Doolan isn’t afraid to speak her mind about President Donald Trump either — unlike Gov. Scott Walker, who refused to condemn the president after surprising comments involving white supremacists and neo-Nazis, describing some of them as "fine people."

On Trump, Doolan says, “How hard was it for Trump to form the sentence, ‘Nazis and bigotry are bad?’”

And on Walker being soft on Trump, she adds, “I think Wisconsin needs a leader that isn’t afraid to stand up to a President that is uncomfortable with protecting America from a White Supremacy movement. Maybe a plucky, small-town mom is just what we need?”

It could be just what this state requires.

Doolan is facing huge obstacles — as a newcomer to statewide elections, she will have just a year to make a name for herself, to travel across the state, and raise funds for her candidacy. Still, she’s running a campaign to become Wisconsin’s next governor as a citizen who saw that there are a lot of things wrong that need correcting.

You can't help but to feel inspired by that kind of sentiment.

Sunday, August 20, 2017

Scott Walker Refuses To Condemn Trump — 'Bold Leadership,' Indeed!

Walker's past comments show a willingness to take the low road against political adversaries, cowardice to condemn allies when necessary

Gov. Scott Walker, who briefly ran against Donald Trump during the 2016 Republican primary, is taking a weak stand against the comments made by the president regarding violent white supremacists in Charlottesville, Virginia.

Trump suggested that “many sides” were to blame for the violence that occurred in Charlottesville.

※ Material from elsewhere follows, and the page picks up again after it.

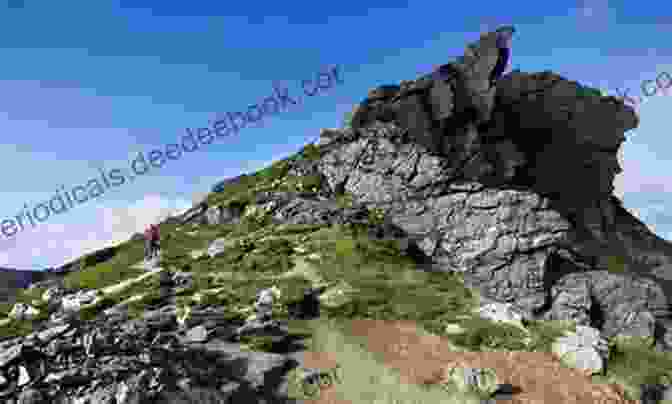 Hikers Scrambling Up The Tourist Route On The Cobbler Classic Mountain Scrambles In Scotland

Several examples serve to demonstrate that is not the case — in one instance, an African American was beaten by several white supremacists with pipes.

In the most notable example, Heather Heyer, a 32-year-old woman who was protesting the presence of white nationalist in Charlottesville, was killed by a supremacist who purposefully drove his vehicle into her and more than a dozen others.

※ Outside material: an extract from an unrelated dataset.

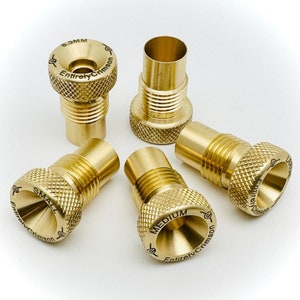 May include: Five gold-colored metal pieces with a threaded design and a funnel-shaped opening at the top. Each piece is labeled with the text "Entirely Crimson" and a size designation: "Small", "Medium", "6.5MM".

Walker spoke out against the bigotry, but stopped short of being critical of the president’s reactions.

“My comment on this is I denounce the bigotry and hatred and I’ll let the president and his team speak for him,” he said last week.

That’s a cop-out that shouldn’t be seen as acceptable to the people of this state.

In fact, a poll out today shows that most Wisconsinites don’t approve of Trump’s conduct in office. Only 34 percent give him passing marks, while 56 percent say they disapprove of his time as president so far.

With numbers like those, Walker should be less afraid of speaking against the president. But again, Walker shows a preference for keeping his thoughts to himself when it could hurt someone in his own party.

Martin Luther King Jr. once said, “there comes a time when silence is betrayal.” In the case of Walker’s silence on Donald Trump, that time is now. Walker is betraying his constituents by refusing to say anything, critical or even supportive, of the president’s words.

Indeed, his silence on Trump is even more pronounced when you take into consideration how much he criticized the president before him, Barack Obama. One instance sticks out to me in particular — when Walker suggested that he didn’t know if Obama loved America or not.

“You should ask the president [at the time, Barack Obama] what he thinks about America,” Walker said in 2015. “I’ve never asked him so I don’t know.”

Walker's comments came in response to Rudy Giuliani suggesting at that time that Obama didn't love the country. Walker refused to denounce Giuliani's comments, instead deferring by saying we should ask Obama personally — again, a cop-out that shows he puts his party before country on questions like these.

Walker proved that he was willing to take the low road when he made those comments about Obama. And this past week Walker proved that he’s willing to take the cowardly way out of condemning a president worthy of criticism, solely because Trump happens to be part of the same political party as he is.

That’s hardly bold leadership that Walker frequently claims he possesses.